- VOTRE TÂCHE:
Relevez tous les noms d'organisations européennes cités dans l'extrait de page sur les médecines non conventionnelles.

- EXTRAIT DE PAGE:
━━━━━━━━━━━━━━━━━━━━━━━━━━━━━━

Bien sûr, d'autant que j'ai participé très activement aux travaux juridiques préparatoires dès 1993. Cette résolution vise à harmoniser la pratique des médecines non-conventionnelles tant pour les médecins que pour les non-médecins sur le fondement de la liberté d'établissement au sein de l'Union européenne et demande donc à la Commission de Bruxelles de s'engager dans un tel processus. Dans ce cadre et dès 1993, j'avais demandé à ce que soient insérés deux objectifs en particulier qui me semblaient essentiels : d'une part, un moratoire des poursuites à l'encontre des professionnels dès lors qu'aucun préjudice n'avait été subi par le patient et d'autre part, la nécessité de mettre en place une directive sur les compléments alimentaires (intermédiaire entre l'aliment brut et le médicament) et qui est un outil de travail indispensable pour le praticien de médecines naturelles. Le premier point n'a pu être retenu car il ne pouvait y avoir ingérence de la Communauté européenne dans la politique pénale des Etats. Par contre, le second point sera voté et vient de déboucher sur une directive de juin 2002 relative aux compléments alimentaires.

━━━━━━━━━━━━━━━━━━━━━━━━━━━━━━

Enregistrements tirés d'une collection
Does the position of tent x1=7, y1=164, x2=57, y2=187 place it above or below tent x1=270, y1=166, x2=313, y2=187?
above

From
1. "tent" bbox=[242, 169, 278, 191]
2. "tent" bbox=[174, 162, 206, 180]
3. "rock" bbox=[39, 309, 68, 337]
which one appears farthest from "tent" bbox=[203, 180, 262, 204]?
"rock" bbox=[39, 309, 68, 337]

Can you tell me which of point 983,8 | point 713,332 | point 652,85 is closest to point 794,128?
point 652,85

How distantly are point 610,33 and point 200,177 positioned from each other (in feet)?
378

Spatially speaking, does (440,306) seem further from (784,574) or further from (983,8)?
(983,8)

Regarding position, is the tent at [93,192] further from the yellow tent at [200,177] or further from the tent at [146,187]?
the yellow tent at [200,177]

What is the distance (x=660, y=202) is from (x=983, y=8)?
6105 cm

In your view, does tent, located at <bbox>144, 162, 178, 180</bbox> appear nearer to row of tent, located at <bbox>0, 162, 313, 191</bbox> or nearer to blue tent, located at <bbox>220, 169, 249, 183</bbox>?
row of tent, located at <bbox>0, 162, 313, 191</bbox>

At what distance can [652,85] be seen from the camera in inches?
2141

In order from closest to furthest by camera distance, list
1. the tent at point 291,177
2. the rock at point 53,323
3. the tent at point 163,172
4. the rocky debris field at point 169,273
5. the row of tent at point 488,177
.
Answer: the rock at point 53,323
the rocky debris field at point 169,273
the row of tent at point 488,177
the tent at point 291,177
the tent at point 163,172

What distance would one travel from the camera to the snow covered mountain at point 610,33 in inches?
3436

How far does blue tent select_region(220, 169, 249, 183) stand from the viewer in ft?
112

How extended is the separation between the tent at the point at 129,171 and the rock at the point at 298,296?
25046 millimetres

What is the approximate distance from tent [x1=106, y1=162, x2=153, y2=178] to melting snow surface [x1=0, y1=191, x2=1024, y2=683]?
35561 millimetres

━━━━━━━━━━━━━━━━━━━━━━━━━━━━━━

- TÂCHE RÉALISÉE:
- l'Union européenne
- la Commission de Bruxelles
- la Communauté européenne